Given task =>
Could you reproduce the data below line for line, without changing anything?

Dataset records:
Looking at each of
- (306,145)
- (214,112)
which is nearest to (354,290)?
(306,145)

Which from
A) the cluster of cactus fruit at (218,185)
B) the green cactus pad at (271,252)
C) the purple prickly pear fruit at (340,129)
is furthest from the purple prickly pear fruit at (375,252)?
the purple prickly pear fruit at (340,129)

Finished answer =>
Looking at each of
- (306,145)
- (214,112)
which is nearest to (354,290)?
(306,145)

Which from
A) the cluster of cactus fruit at (218,185)
B) the green cactus pad at (271,252)
C) the purple prickly pear fruit at (340,129)
is furthest from the purple prickly pear fruit at (375,252)?
the purple prickly pear fruit at (340,129)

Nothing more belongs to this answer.